The model’s prediction and classification results are observational rather than experimental, and they have been designed to minimise error rather than to be informative about causal structures. This means it is difficult to draw out an explanation.

You will therefore need to interpret and analyse which correlations and associations are consequential for providing a meaningful explanation. You can do this by drawing on your knowledge of the domain you are working in, and the decision recipient’s specific circumstances.

Taking this context sensitive approach should help you do two things:

  • Sense-checking which correlations are relevant to an explanation. This involves not only ensuring that these correlations are not spurious or caused by hidden variables, but also determining how applicable the statistical generalisations are to the affected individual’s specific circumstances.

    For example, a job candidate, who has spent several years in a full-time family care role, has been eliminated by an AI model because it identifies a strong statistical correlation between long periods of unemployment and poor work performance. This suggests that the correlation identified may not reasonably apply in this case. If such an AI-generated recommendation were weighed as part of a decision-support process or if an automated outcome based on this result were challenged, the model’s implementer or reviewer would have to sense-check whether such a correlation should play a significant role given the decision recipient’s particular circumstances. They would also have to consider how other factors should be weighed in justifying that outcome.
  • Identifying relevant determining factors. Taking a context sensitive approach should help you pick out the features and interactions that could reasonably make a real-world difference to the outcome. This is because it specifically applies to the decision recipient under consideration

    For example, a model predicts that a patient has a high chance of developing lung cancer in their lifetime. The features and interactions that have significantly contributed to this prediction include family history. The doctor knows that the patient is a non-smoker and has a family history of lung cancer, and concludes that, given risks arising from shared environmental and genetic factors, family history should be considered as a strong determinant in this patient’s case.

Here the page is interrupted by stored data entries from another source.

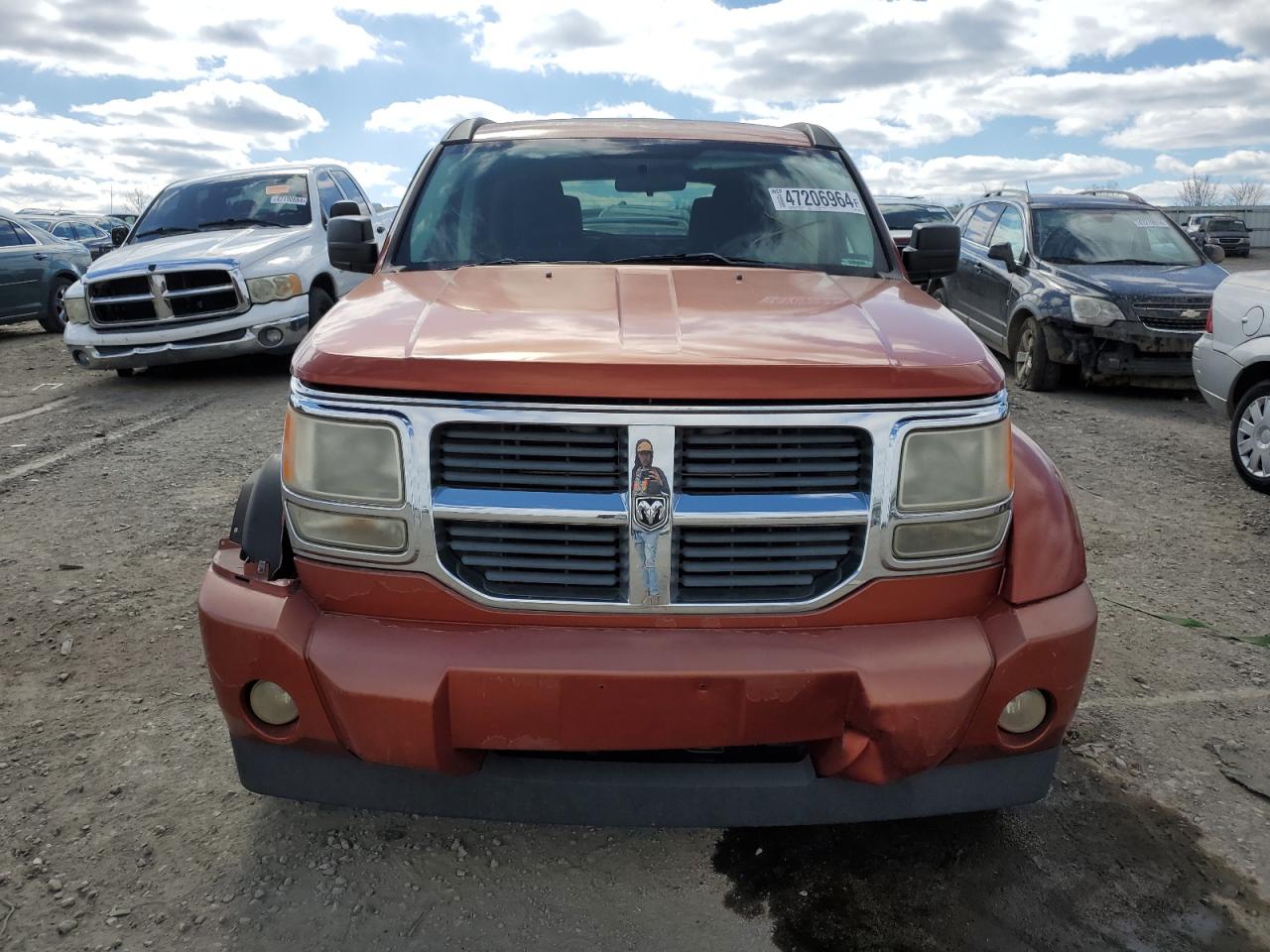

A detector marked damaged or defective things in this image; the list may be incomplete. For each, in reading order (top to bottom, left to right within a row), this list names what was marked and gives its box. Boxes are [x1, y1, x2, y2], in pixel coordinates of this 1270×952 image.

wrecked vehicle [937, 191, 1222, 389]
wrecked vehicle [196, 119, 1095, 825]
damaged front bumper [200, 543, 1103, 825]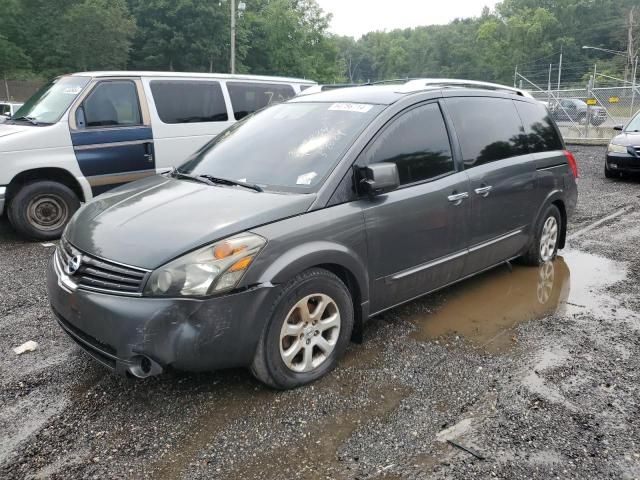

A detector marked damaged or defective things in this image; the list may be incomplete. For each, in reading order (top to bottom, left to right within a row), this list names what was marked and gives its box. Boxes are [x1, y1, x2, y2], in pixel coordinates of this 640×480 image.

damaged front bumper [45, 256, 276, 376]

Integrate your chosen correlations and outcome determinants into your reasoning

The final step involves integrating the correlations you have identified as most relevant into your reasoning. You should consider how this particular set of factors that influenced the model’s result, combined with the specific context of the decision recipient, can support your overall conclusion on the outcome.

Similarly, your implementers should be able to make their reasoning explicit and intelligible to affected individuals. Decision recipients should be able to easily understand how the statistical result has been applied to their particular case, and why the implementer assessed the outcome as they did. You could do this through a plain-language explanation, or any other format they may need to be able to make sense of the decision.